Chocolate & Chilli Porridge

Porridge is a traditional Scottish breakfast, made with oats, salt and water. In this recipe Andrew, whose grandmother came from the Scottish highlands, shares his spin on this popular staple. It’s a little unconventional, but an ideal way to start the day whether you’re headed off on a horrible public-transport commute into the City, or for a fun family day out using your motorhome as the base. And of course it’s quick and easy to make, just like all our campervan recipies.


  • Servings: 2-4 bowls (depends on size of bowl)
  • Preparation Time: 2 minutes
  • Cooking Time: 5 minutes
  • Difficulty: Easy (even Andrew can do this)

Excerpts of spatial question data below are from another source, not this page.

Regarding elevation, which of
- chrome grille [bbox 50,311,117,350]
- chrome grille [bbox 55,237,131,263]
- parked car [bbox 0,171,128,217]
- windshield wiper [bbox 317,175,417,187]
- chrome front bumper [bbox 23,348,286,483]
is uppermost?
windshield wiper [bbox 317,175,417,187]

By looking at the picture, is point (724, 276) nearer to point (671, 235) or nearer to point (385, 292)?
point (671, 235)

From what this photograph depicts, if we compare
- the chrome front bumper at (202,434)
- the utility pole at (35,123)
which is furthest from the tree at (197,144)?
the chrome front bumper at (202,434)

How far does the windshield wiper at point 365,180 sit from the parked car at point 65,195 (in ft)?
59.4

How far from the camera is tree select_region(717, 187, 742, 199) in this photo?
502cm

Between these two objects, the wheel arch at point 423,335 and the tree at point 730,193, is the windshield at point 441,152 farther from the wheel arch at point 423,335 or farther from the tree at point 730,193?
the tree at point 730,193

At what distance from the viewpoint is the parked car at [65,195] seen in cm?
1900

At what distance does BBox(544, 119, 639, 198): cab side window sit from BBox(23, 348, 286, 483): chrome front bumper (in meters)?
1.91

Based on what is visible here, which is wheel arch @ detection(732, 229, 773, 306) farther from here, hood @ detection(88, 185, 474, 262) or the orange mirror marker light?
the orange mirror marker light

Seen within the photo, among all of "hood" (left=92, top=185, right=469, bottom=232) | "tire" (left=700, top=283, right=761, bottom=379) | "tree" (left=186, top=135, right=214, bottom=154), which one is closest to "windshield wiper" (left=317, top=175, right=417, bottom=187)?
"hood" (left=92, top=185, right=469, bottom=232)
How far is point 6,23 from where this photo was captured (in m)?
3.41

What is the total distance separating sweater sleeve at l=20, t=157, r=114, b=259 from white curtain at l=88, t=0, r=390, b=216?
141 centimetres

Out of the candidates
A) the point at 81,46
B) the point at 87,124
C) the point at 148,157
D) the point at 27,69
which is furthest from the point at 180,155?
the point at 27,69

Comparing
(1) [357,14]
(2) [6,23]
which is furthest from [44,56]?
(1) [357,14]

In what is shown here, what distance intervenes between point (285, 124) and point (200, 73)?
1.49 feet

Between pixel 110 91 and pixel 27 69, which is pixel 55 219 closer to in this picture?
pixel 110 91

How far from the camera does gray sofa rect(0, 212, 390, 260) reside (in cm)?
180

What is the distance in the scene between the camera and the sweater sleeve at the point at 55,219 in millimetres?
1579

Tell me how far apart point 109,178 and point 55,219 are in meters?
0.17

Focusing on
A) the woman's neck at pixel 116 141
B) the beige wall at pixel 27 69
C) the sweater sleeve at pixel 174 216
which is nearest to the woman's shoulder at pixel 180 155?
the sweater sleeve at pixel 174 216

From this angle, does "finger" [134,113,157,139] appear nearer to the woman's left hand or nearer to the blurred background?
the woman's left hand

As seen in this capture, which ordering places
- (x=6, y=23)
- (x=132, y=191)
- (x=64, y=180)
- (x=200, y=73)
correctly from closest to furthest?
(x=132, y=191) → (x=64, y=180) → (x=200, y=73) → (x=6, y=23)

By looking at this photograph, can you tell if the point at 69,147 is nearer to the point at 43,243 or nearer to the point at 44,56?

Photo of a bowl of chocolate & chilli porridge in a campervan

A bowl of chocolate & chilli porridge, garnished with tinned strawberries


  • 1 Cup Porridge oats
  • 3 Cups Milk (anywhere from skimmed to gold top, as you prefer)
  • Chilli sauce (Tabasco or Dave’s Ghost Pepper) work well
  • Chocolate (dark)
  • Honey


  1. Put the oats and milk in a large saucepan and heat gently. Keep stirring as the temperature rises and the mixture will start to thicken to a creamy consistency. If it starts to go solid, add more milk and keep stirring. Don’t stop stirring or overheat as you’ll burn the porridge and it’ll taste awful.
  2. When the mixture is hot and creamy add some dark chocolate. We find that a strip per person works well and gives a nice flavour but you can add more or less to taste. We have also experimented with mint chocolate (left over from an Easter egg) and that worked well too.
  3. If you have a sweet tooth but still care about your health then this is a good point at which to add some honey to the mix. We find that a desert spoon per person works well, and serves to nicely contrast the bitterness of the chocolate (which in itself cools down the heat of the chilli), but you can obviously add more or less to suit your taste.
  4. Stir well to ensure that everything is well mixed in and the flavours evenly distributed.
  5. This is a good point at which to serve up for children if you have any because, if ours are anything to go by, young ones tend not to like chilli at breakfast!
  6. Finally add chilli sauce to taste. We tend to use either a generous splash of Tabasco Sauce, or a few drips of Dave’s Ghost Pepper Sauce, but you can use whatever you prefer or have to hand. If you’re not going to be serving to children you may care to reverse the sequence here and add the chilli sauce first, before the chocolate and honey, because it makes it slightly easier to gauge the heat by taste earlier.
  7. Have a quick taste to check the flavours balance well to suit your palette and your diners, adjust any chilli/chocolate/honey ratios as you see fit, add a generous splash more milk if the dish isn’t creamy enough.
  8. Following a final stir, you’re ready to serve up. When available, we find that garnishing with a few sliced fresh (or even tinned) strawberries on the top works well, although you can use almost anything you fancy and at the right time of year may wish to take a wander around the campsite to forage for wild blackberries, and our eldest daughter is very partial to blueberries and sliced banana on her porridge.